Problem U. Let a matrix \(T_{n\varphi}\) be given. For any word \(s\) that coincides with one of the rows of the matrix \(T_{n\varphi}\), find the number of the row with which this word coincides.
We denote the \(i\)-th row of the matrix \(T_{n\varphi}\) by \(s_i\).
Definition. By a submatrix \(T_{n\varphi'}\) of the matrix \(T_{n\varphi}\) is meant a matrix obtained if certain rows are crossed out in \(T_{n\varphi}\). The rows of the submatrix are assigned the same number that the corresponding row had in \(T_{n\varphi}\).
Definition.
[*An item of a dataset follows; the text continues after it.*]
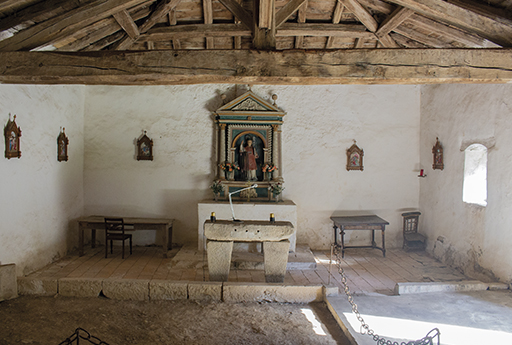 Interior de la ermita San Lorentzo de Itsaso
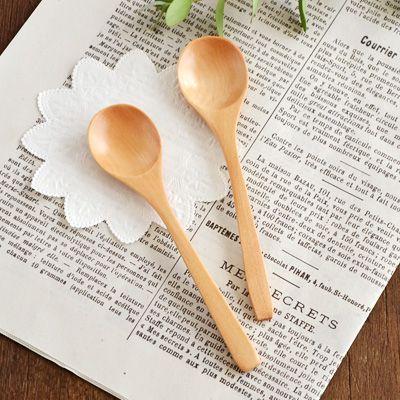 口当たりの良いなめらかな仕上がりの木製スプーン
A submatrix \(T_{n\varphi''}\) is contained in the submatrix \(T_{n\varphi'}\) (notation \(T_{n\varphi''} \subseteq T_{n\varphi'}\)) if each row in \(T_{n\varphi''}\) is simultaneously a row in \(T_{n\varphi'}\) and its numbers in \(T_{n\varphi''}\) and \(T_{n\varphi'}\) coincide.
Let \(T_{n\varphi'}\) be an arbitrary submatrix of the matrix \(T_{n\varphi}\), and let \(s\) be a word such that \(s \subseteq T_{n\varphi'}\). In solving problem U we shall use operators \(A_i(s,T_{n\varphi'})\) \((i=0,1,2,\ldots,m)\), transforming the pair \(s,T_{n\varphi'}\) (here \(s \subseteq T_{n\varphi'} \subseteq T_{n\varphi}\)) into a submatrix \(T_{n\varphi''}\) such that \(s \subseteq T_{n\varphi''} \subseteq T_{n\varphi'}\). Finite sequences
\[
C_s = A_{j_1}, A_{j_2}, \ldots, A_{j_k},
\]
where \(0 \leq j_1, j_2, \ldots, j_k \leq m\), we shall call operator chains. The chain \(C_s\) realizes the word \(s\) in the matrix
\(T_{n\varphi}\), if \(A_{j_1}(s,T_{n\varphi})=T_{n\varphi_1},\ldots,A_{j_2}(s,T_{n\varphi_1})=T_{n\varphi_2},\ldots,A_{j_k}(s,T_{n\varphi_{k-1}})=T_{n\varphi_k}=s\), where \(0\leq j_1,\ldots,j_k\leq m\).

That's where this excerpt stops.